··· EXERCISE PASSAGE ···

Nearly twenty years after Annie McCord Wilson first led the charge at Cullowhee Valley Elementary School to change the Rebel mascot as a student, she spoke to the Jackson County Board of Education Tuesday night, this time as a parent, with the same mission.

McCord Wilson, a Jackson County resident and former graduate of Cullowhee Valley Elementary school spoke to the board of education Tuesday night asking them to retire the Rebel mascot at Cullowhee Valley School and to empower students to select a new mascot. 

“The Rebel school mascot is controversial and divisive,” said Wilson. “An elementary school mascot shouldn’t be controversial and divisive.”

Wilson told the board that schools and institutions around the country have retired similar mascots, as they are often connected to the Civil War. Citing Jackson County Board of Education’s goal of creating an inclusive environment for all students, McCord said that as the school symbol, the Rebel mascot does not demonstrate inclusivity as because of its history and meaning.

“The Rebel mascot divides,” she said. “An inclusive environment requires a new, non-controversial mascot that all CVS students can cheer for.”

This isn’t the first time McCord has asked district administration to consider changing the mascot. As an eighth grader at Cullowhee Valley in 2002 Wison first petitioned for the change nearly 20 years ago.

“I don’t like prejudice of any sort. If it can be interpreted that way, it should not be flaunted as the school mascot,” McCord, [Wilson] who was then a cheerleader and student council president said from the cafeteria of Cullowhee Valley School.

In 2002 when McCord [Wilson]first spoke out about the issue, the then Superintendent, Mack McCary dismissed the request and instead worried that she was causing problems.

The Smoky Mountain News reported on McCord’s 2002 request and stated, “Jackson County Schools Superintendent Mack McCary also fears that McCord might be stepping into an “adult issue” that could lead to unforeseen problems.

··· DATA ···

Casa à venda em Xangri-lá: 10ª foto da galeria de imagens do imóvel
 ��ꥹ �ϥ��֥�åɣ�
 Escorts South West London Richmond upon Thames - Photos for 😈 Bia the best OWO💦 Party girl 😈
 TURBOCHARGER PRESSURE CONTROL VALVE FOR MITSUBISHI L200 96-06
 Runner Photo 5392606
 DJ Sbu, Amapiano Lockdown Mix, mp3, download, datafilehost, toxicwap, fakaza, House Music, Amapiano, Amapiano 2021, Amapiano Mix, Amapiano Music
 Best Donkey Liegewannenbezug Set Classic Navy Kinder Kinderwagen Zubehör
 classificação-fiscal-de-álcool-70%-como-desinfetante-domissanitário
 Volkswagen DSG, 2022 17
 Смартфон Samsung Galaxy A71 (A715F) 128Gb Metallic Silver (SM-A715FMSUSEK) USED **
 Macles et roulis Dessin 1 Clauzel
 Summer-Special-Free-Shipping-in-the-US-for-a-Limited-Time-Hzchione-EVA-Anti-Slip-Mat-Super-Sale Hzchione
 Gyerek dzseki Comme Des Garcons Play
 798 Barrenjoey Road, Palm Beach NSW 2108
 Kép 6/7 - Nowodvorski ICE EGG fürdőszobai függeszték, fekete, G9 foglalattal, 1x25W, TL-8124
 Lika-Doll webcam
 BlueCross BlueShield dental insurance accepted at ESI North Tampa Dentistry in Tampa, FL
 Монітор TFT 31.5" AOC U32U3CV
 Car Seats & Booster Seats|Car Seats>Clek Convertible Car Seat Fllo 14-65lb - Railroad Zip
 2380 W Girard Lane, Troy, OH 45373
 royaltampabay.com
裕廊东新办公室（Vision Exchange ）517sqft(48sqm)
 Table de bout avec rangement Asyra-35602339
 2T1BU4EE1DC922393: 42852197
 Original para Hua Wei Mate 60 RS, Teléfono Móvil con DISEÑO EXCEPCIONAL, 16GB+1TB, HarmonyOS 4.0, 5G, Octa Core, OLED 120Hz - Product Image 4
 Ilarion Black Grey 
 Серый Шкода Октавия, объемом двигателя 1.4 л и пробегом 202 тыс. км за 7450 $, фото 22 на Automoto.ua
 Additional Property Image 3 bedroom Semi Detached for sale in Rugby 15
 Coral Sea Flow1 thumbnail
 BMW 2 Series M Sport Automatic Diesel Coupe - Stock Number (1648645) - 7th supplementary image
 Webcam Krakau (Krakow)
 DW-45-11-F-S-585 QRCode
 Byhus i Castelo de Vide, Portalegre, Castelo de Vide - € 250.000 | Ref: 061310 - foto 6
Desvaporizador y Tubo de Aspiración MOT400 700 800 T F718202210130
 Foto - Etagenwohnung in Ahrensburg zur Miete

···

> _EXERCISE INSTRUCTIONS_
Reproduce the passage of the Rebel mascot article from "This isn’t the" to "20 years ago.".

> _ANSWER TO THE EXERCISE_
This isn’t the first time McCord has asked district administration to consider changing the mascot. As an eighth grader at Cullowhee Valley in 2002 Wison first petitioned for the change nearly 20 years ago.